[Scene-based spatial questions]
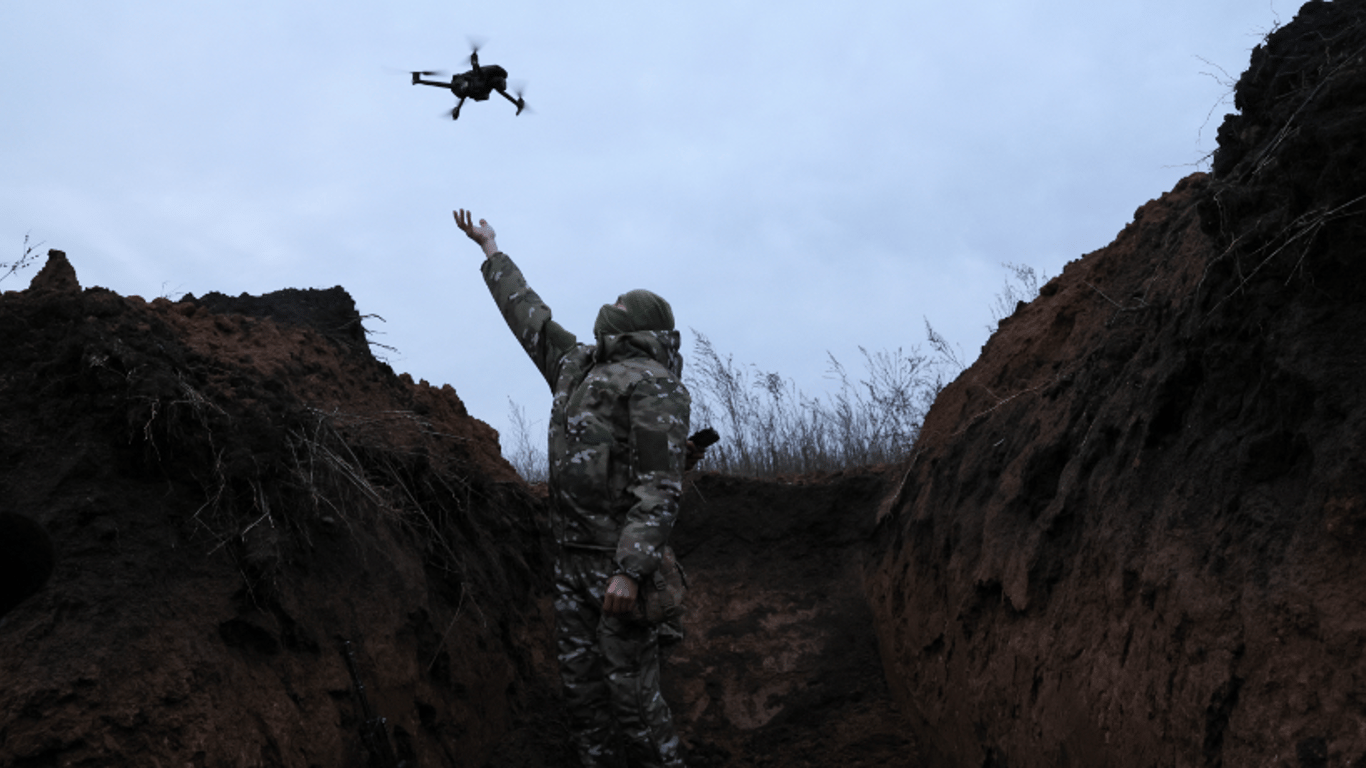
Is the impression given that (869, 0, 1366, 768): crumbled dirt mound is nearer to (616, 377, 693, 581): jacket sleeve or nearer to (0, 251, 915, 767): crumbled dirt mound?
(0, 251, 915, 767): crumbled dirt mound

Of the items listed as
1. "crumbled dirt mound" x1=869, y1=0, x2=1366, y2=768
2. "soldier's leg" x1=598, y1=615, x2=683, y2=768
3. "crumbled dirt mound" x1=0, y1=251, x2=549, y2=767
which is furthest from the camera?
"soldier's leg" x1=598, y1=615, x2=683, y2=768

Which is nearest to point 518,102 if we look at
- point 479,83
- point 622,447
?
point 479,83

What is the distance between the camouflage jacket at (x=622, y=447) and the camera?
3.94 m

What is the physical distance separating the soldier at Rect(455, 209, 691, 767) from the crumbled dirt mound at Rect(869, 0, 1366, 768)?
58.5 inches

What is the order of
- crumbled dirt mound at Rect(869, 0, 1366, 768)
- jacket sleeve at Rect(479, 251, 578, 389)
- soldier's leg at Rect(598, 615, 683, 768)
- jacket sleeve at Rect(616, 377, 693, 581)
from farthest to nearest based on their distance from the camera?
jacket sleeve at Rect(479, 251, 578, 389) < soldier's leg at Rect(598, 615, 683, 768) < jacket sleeve at Rect(616, 377, 693, 581) < crumbled dirt mound at Rect(869, 0, 1366, 768)

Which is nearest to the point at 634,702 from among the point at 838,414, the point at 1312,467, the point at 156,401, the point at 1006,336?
the point at 156,401

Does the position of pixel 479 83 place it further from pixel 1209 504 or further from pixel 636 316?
pixel 1209 504

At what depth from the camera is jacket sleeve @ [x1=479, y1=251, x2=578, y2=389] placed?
4.56 metres

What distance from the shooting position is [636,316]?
14.3 ft

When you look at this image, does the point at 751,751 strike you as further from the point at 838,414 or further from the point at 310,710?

◆ **Given exercise**:
Give the lines exactly as they stand, from the line with "Of the items listed as" through the end of the material.

◆ **Expected output**:
Of the items listed as
1. "crumbled dirt mound" x1=869, y1=0, x2=1366, y2=768
2. "soldier's leg" x1=598, y1=615, x2=683, y2=768
3. "crumbled dirt mound" x1=0, y1=251, x2=549, y2=767
which is furthest from the camera?
"soldier's leg" x1=598, y1=615, x2=683, y2=768

Which is nearest to point 518,102 if we look at
- point 479,83
- point 622,447
?
point 479,83

What is the distance between the camouflage jacket at (x=622, y=447) and the camera?
3.94 m

What is the physical distance separating the soldier at Rect(455, 209, 691, 767) from the crumbled dirt mound at Rect(869, 0, 1366, 768)?
58.5 inches

What is the order of
- crumbled dirt mound at Rect(869, 0, 1366, 768)
- jacket sleeve at Rect(479, 251, 578, 389)
- soldier's leg at Rect(598, 615, 683, 768)
- jacket sleeve at Rect(616, 377, 693, 581)
from farthest to nearest based on their distance from the camera?
jacket sleeve at Rect(479, 251, 578, 389) < soldier's leg at Rect(598, 615, 683, 768) < jacket sleeve at Rect(616, 377, 693, 581) < crumbled dirt mound at Rect(869, 0, 1366, 768)

Which is nearest to the point at 634,702 from among the point at 838,414, the point at 1312,467, the point at 156,401, the point at 1006,336?
the point at 156,401

Does the position of pixel 479 83 place it further from pixel 1209 504 or further from pixel 636 316?
pixel 1209 504

At what depth from the camera is jacket sleeve @ [x1=479, y1=251, x2=578, y2=389] placed?
4.56 metres

What distance from the shooting position is [636,316]?
14.3 ft

When you look at this image, does the point at 751,751 strike you as further from the point at 838,414 or further from the point at 310,710?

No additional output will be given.